Beleidsregel
Evenals de Overeenkomst inzake Sociale Zekerheid die vóór 1
augustus 2000 werd toegepast, bevat het op 1 november 2003 in werking getreden verdrag met
Nieuw-Zeeland een bijzondere regeling met betrekking tot de berekening van het AOW-pensioen
voor zover dit is gebaseerd op tijdvakken van wonen of werken in Nederland vóór 1 januari
1957. Deze regeling is tevens van invloed op de wijze waarop onder de werking van deze
overeenkomst ouderdomspensioenen worden herberekend.
Bij de toepassing
van de bepaling van artikel 15, vierde lid van het Verdrag gaat de SVB ervan uit dat de
‘national superannuation’ krachtens de Nieuw-Zeelandse wetgeving een uitkering is van
gelijke aard en strekking als het Nieuw-Zeelandse gewaarborgd ouderdomspensioen.
Ingevolge artikel 15, vierde lid wordt het AOW-pensioen van in Nederland wonende
pensioengerechtigden die tevens een Nieuw-Zeelands pensioen ontvangen, gekort (‘afgetopt’)
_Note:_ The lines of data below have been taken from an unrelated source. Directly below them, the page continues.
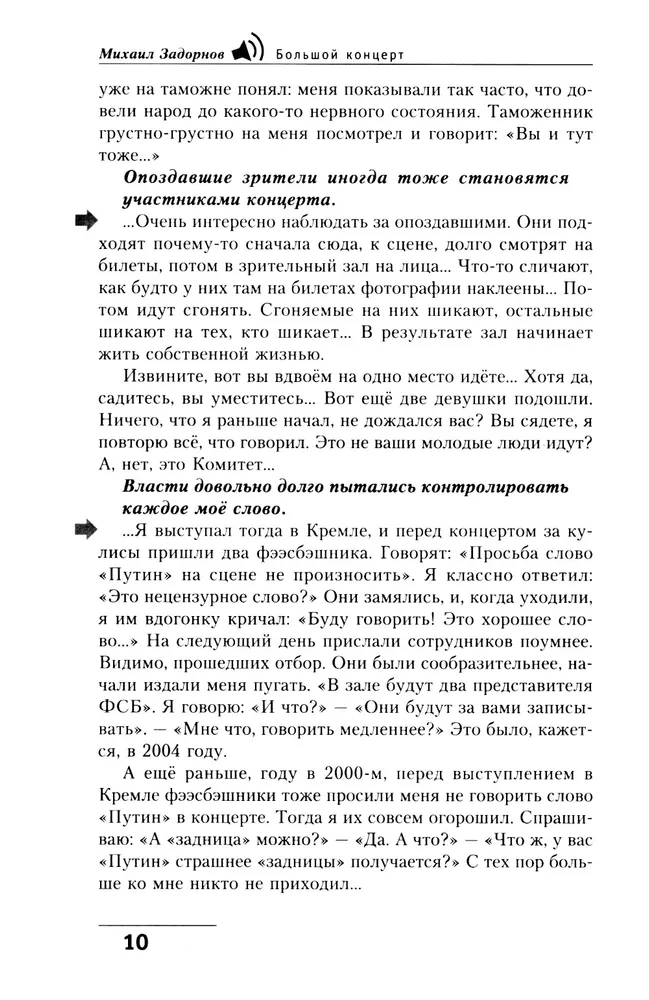 Михаил Задорнов Большой концерт

уже на таможне понял: меня показывали так часто, что довели народ до какого-то нервного состояния. Таможенник грустно-грустно на меня посмотрел и говорит: «Вы и тут тоже...»

Опоздавшие зрители иногда тоже становятся участниками концерта.

...Очень интересно наблюдать за опоздавшими. Они подходят почему-то сначала сюда, к сцене, долго смотрят на билеты, потом в зрительный зал на лица... Что-то сличают, как будто у них там на билетах фотографии наклеены... Потом идут сгонять. Сгоняемые на них шикают, остальные шикают на тех, кто шикает... В результате зал начинает жить собственной жизнью.

Извините, вот вы вдвоём на одно место идёте... Хотя да, садитесь, вы уместитесь... Вот ещё две девушки подошли. Ничего, что я раньше начал, не дождался вас? Вы сядете, я повторю всё, что говорил. Это не ваши молодые люди идут? А, нет, это Комитет...

Власти довольно долго пытались контролировать каждое моё слово.

...Я выступал тогда в Кремле, и перед концертом за кулисы пришли два фээсбэшника. Говорят: «Просьба слово «Путин» на сцене не произносить». Я классно ответил: «Это нецензурное слово?» Они замялись, и, когда уходили, я им вдогонку кричал: «Буду говорить! Это хорошее слово...» На следующий день прислали сотрудников поумнее. Видимо, прошедших отбор. Они были сообразительнее, начали издали меня пугать. «В зале будут два представителя ФСБ». Я говорю: «И что?» — «Они будут за вами записывать». — «Мне что, говорить медленнее?» Это было, кажется, в 2004 году.

А ещё раньше, году в 2000-м, перед выступлением в Кремле фээсбэшники тоже просили меня не говорить слово «Путин» в концерте. Тогда я их совсем огорошил. Спрашиваю: «А «задница» можно?» — «Да. А что?» — «Что ж, у вас «Путин» страшнее «задницы» получается?» С тех пор больше ко мне никто не приходил...

10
indien de som van het AOW-pensioen en het Nieuw-Zeelandse pensioen hoger is dan het maximale
AOW-pensioen. Deze korting mag alleen worden toegepast op dat gedeelte van het AOW-pensioen
dat gebaseerd is op de periode vóór 1 januari 1957 waarover geen premie verschuldigd was.
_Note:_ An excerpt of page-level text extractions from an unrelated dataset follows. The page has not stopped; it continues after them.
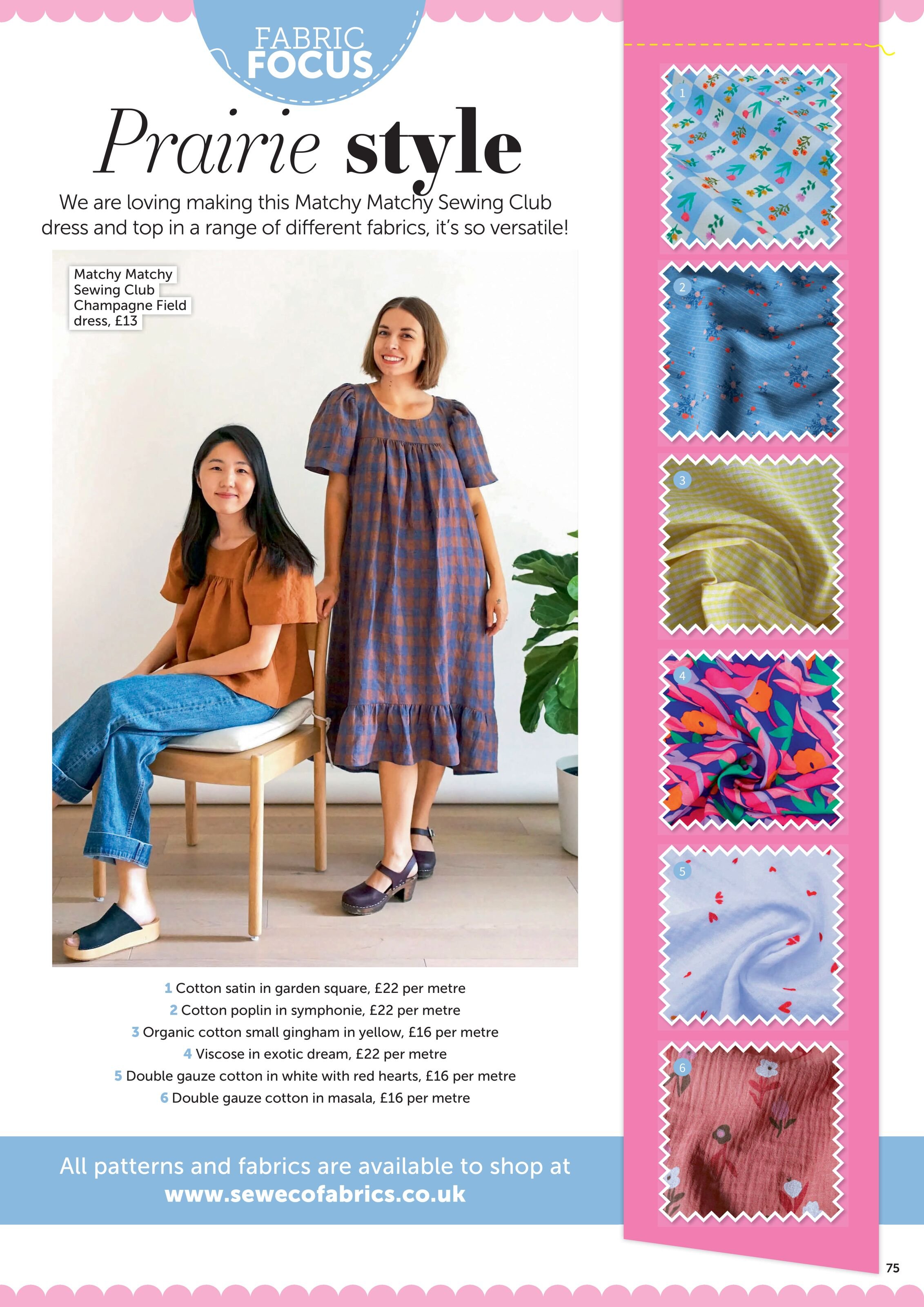 FABRIC FOCUS

Prairie style

We are loving making this Matchy Matchy Sewing Club dress and top in a range of different fabrics, it's so versatile!

Matchy Matchy Sewing Club Champagne Field dress, £13

1 Cotton satin in garden square, £22 per metre
2 Cotton poplin in symphonie, £22 per metre
3 Organic cotton small gingham in yellow, £16 per metre
4 Viscose in exotic dream, £22 per metre
5 Double gauze cotton in white with red hearts, £16 per metre
6 Double gauze cotton in masala, £16 per metre

All patterns and fabrics are available to shop at www.sewecofabrics.co.uk

1

2

3

4

5

6

75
Tijdvakken van vrijwillige verzekering worden door de SVB buiten beschouwing gelaten.
Bij de aftopping wordt uitgegaan van bruto pensioenbedragen zonder dat
rekening wordt gehouden met eventuele overmakingskosten.
Ingevolge
artikel 15, vijfde lid zijn wijzigingen in de wisselkoers niet van invloed op de aftopping
van het AOW-pensioen, mits ten minste eenmaal per jaar een omrekening plaatsvindt met
gebruikmaking van de wisselkoers zoals die wordt geadviseerd door De Nederlandsche Bank NV
op de dag van betaling van de Nieuw-Zeelandse uitkering voor de maand waarin de
herberekening plaatsvindt. In afwijking van de letter van dit voorschrift hanteert de SVB
bij de jaarlijkse omrekening de wisselkoers die in de maand van herberekening is gehanteerd
bij de betaling van de Nieuw-Zeelandse uitkering. Met dit beleid beoogt de SVB te voorkomen
dat AOW-gerechtigden in een maand met twee verschillende wisselkoersen worden
geconfronteerd.De SVB past de aftoppingsbepaling van artikel 15, vierde lid ook toe in die
gevallen waarin de AOW-gerechtigde geen aanspraak (meer) laat gelden op een Nieuw-Zeelands
ouderdomspensioen, waardoor er geen aanvraag daartoe wordt ingediend en er dus ook geen
beslissing inzake het Nieuw-Zeelandse pensioenrecht wordt afgegeven. De SVB houdt in deze
gevallen rekening met de hoogte van het Nieuw-Zeelandse pensioen waarop rechtens aanspraak
bestaat. Deze handelwijze is ingegeven naar analogie van de oplossing van een soortgelijke
problematiek via een aanpassing van artikel 76 Vo. 1408/71.
Grondslag
De tekst van de beleidsregels is afgesloten naar de stand van de wetgeving op 1 juni 2011. De beleidsregels zijn nog niet aangepast aan de inwerkingtreding van de EG-Verordeningen 883/2004 en 987/2009 per 1 mei 2010.